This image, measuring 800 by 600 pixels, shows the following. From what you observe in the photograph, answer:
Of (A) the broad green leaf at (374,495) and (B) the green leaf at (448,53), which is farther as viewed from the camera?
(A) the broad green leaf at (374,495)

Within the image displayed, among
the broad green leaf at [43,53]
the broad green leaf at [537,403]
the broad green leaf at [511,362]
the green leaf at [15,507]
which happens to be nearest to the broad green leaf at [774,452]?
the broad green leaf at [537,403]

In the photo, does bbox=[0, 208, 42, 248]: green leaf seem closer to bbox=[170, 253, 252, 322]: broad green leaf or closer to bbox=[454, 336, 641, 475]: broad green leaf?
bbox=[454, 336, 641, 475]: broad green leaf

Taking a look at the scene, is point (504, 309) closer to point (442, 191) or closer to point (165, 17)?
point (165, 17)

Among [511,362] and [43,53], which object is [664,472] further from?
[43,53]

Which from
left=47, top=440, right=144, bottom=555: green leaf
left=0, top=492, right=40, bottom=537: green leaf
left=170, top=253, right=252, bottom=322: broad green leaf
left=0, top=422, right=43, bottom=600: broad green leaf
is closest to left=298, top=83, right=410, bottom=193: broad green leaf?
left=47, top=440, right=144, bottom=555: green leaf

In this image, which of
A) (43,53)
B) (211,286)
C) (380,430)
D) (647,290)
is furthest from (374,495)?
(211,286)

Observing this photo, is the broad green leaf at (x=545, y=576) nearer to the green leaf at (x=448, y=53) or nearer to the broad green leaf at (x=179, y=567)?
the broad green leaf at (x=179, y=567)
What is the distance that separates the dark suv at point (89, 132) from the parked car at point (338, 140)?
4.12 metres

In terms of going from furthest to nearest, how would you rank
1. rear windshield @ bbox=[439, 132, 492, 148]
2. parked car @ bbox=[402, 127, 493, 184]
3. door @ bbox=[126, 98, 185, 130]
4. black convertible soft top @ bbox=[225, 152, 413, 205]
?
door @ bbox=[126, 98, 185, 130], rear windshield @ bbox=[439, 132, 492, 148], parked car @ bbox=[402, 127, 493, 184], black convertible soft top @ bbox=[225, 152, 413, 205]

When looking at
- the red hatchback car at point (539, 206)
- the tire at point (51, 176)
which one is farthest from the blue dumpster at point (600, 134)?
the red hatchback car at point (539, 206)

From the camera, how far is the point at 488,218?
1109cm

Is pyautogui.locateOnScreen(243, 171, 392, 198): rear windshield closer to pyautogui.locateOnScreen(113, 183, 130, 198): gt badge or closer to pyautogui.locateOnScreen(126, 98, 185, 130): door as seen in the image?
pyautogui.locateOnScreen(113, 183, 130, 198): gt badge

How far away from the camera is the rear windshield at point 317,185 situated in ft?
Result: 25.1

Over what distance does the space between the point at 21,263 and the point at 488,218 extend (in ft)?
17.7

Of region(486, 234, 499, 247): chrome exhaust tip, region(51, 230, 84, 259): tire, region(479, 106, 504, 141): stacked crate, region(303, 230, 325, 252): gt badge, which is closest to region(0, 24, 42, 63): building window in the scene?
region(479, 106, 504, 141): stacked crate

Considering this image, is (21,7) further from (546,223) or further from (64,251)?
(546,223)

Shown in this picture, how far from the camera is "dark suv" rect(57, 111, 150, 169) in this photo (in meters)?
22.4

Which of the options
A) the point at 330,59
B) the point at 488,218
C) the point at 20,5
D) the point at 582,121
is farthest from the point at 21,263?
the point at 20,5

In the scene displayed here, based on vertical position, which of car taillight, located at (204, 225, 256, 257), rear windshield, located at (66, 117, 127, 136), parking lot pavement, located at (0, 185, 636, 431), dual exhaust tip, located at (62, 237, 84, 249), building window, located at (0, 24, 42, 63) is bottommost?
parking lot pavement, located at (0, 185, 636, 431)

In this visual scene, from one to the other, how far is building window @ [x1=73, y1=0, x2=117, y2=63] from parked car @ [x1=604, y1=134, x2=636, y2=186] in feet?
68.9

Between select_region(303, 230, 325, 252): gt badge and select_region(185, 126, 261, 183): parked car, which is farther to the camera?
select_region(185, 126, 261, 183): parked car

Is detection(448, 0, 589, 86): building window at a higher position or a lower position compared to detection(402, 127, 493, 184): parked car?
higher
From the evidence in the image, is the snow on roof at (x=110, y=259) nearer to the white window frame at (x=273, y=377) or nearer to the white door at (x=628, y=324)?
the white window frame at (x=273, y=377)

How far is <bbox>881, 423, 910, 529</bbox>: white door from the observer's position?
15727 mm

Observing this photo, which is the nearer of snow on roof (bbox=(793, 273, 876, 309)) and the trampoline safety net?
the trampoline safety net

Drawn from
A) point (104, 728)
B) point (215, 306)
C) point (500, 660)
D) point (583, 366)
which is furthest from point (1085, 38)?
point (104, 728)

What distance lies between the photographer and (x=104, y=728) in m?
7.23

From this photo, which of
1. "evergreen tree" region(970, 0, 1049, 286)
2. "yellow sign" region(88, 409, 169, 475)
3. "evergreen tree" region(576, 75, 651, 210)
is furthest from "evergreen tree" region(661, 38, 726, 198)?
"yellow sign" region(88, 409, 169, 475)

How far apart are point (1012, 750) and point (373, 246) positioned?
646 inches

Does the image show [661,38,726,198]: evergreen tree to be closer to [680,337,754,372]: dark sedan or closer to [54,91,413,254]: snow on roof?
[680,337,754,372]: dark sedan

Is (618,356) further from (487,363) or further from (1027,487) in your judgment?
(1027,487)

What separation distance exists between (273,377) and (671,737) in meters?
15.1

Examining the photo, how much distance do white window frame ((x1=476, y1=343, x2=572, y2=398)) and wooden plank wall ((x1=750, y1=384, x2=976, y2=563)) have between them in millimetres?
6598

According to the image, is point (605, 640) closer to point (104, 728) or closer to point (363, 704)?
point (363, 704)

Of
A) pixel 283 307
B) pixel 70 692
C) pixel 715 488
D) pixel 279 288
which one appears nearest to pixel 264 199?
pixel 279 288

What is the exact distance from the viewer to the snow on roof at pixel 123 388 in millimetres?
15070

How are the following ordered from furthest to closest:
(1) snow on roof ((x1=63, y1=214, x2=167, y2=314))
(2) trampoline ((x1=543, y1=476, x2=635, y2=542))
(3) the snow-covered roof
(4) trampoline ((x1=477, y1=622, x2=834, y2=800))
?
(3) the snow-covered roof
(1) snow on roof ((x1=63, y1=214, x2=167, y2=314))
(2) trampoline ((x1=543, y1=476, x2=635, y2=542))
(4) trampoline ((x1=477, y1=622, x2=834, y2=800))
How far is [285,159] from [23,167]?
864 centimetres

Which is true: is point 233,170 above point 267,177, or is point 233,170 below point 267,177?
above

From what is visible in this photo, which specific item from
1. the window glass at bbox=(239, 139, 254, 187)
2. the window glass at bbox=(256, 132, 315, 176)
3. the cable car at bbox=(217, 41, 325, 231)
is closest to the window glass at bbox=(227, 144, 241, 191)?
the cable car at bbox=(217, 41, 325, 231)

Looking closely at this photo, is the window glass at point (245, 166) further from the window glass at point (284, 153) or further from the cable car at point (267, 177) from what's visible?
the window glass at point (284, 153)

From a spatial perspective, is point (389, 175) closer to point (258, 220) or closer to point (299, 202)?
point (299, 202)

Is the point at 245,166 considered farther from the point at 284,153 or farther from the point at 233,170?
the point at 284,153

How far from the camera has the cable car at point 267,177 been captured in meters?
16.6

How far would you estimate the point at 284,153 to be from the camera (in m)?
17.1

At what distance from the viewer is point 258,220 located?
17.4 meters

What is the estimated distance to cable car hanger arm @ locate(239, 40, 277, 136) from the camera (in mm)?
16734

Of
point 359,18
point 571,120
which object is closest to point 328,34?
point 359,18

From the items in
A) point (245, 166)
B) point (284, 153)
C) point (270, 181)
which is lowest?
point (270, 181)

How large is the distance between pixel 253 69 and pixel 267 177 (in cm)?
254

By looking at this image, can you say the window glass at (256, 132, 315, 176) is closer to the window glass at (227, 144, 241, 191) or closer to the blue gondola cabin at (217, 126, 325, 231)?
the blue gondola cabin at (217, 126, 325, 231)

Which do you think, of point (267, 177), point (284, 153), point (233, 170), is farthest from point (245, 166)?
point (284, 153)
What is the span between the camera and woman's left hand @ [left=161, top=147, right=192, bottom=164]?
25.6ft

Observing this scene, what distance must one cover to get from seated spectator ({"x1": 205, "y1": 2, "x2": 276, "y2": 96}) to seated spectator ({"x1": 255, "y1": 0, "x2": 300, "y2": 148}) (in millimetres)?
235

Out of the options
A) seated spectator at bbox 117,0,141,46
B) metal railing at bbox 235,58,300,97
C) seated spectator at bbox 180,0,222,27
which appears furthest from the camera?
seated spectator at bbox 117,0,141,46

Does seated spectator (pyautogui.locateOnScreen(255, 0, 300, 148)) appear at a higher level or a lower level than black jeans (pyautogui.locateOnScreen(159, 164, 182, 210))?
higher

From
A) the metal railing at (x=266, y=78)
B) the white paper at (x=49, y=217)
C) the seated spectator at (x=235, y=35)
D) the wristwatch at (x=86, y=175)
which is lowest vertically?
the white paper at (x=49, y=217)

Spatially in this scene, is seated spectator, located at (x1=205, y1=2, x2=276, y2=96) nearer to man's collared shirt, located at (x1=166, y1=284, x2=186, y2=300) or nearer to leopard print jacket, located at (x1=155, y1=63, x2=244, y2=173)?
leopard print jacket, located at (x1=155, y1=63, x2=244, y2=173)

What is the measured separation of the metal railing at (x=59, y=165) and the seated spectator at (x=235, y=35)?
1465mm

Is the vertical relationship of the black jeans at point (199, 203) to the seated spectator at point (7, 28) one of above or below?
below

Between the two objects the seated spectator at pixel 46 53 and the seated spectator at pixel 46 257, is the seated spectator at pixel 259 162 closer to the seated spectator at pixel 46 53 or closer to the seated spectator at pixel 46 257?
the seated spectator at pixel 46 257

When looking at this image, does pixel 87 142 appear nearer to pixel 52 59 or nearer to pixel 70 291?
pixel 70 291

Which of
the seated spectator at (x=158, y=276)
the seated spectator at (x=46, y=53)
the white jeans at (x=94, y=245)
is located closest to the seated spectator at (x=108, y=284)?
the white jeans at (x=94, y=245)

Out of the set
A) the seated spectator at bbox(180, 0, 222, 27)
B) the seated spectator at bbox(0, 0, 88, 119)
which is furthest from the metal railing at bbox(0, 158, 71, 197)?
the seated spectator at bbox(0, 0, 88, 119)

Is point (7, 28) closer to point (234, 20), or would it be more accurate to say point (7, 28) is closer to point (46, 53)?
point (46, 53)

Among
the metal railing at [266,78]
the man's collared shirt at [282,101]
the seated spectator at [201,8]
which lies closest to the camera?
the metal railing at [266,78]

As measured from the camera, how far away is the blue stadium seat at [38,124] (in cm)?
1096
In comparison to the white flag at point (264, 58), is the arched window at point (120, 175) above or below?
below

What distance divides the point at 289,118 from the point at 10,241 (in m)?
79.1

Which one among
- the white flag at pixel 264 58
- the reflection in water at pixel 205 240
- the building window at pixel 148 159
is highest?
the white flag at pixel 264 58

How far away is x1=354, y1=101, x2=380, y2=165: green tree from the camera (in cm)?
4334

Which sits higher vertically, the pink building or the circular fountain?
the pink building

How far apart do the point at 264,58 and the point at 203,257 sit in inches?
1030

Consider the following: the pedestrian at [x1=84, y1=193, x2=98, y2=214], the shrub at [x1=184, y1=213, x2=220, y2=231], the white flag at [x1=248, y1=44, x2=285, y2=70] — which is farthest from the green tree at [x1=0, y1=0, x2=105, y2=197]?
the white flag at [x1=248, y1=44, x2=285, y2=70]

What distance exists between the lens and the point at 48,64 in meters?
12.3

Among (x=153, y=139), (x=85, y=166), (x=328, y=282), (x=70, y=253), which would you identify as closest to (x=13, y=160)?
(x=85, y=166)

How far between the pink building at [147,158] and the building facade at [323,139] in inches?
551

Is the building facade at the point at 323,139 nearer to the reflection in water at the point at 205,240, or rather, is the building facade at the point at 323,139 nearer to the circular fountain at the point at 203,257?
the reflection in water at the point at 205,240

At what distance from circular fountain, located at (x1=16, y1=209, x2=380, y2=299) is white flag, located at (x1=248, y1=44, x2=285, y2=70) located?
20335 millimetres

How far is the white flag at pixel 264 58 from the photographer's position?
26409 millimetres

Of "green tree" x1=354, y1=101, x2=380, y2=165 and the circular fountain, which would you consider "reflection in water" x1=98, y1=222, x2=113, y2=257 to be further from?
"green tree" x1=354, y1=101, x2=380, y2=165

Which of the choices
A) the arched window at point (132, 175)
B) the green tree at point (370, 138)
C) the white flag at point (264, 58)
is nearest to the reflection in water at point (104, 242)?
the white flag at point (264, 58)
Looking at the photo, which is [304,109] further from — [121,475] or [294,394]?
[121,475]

========================================

• _YOUR OBJECTIVE_: Reproduce, word for word, the stretch of the data from the line containing "Taking a look" through the line containing "4.12 metres".

• _REPLY_:
Taking a look at the scene, is point (504, 309) closer to point (442, 191) or closer to point (165, 17)?
point (165, 17)

Among [511,362] and [43,53], which object is [664,472] further from?
[43,53]

Which from
left=47, top=440, right=144, bottom=555: green leaf
left=0, top=492, right=40, bottom=537: green leaf
left=170, top=253, right=252, bottom=322: broad green leaf
left=0, top=422, right=43, bottom=600: broad green leaf
is closest to left=298, top=83, right=410, bottom=193: broad green leaf?
left=47, top=440, right=144, bottom=555: green leaf

In this image, which of
A) (43,53)
B) (211,286)
C) (380,430)
D) (647,290)
is furthest from (374,495)?
(211,286)

Observing this photo, is the broad green leaf at (x=545, y=576) nearer to the green leaf at (x=448, y=53) or nearer to the broad green leaf at (x=179, y=567)?
the broad green leaf at (x=179, y=567)
What is the distance that separates the dark suv at point (89, 132) from the parked car at point (338, 140)?
4.12 metres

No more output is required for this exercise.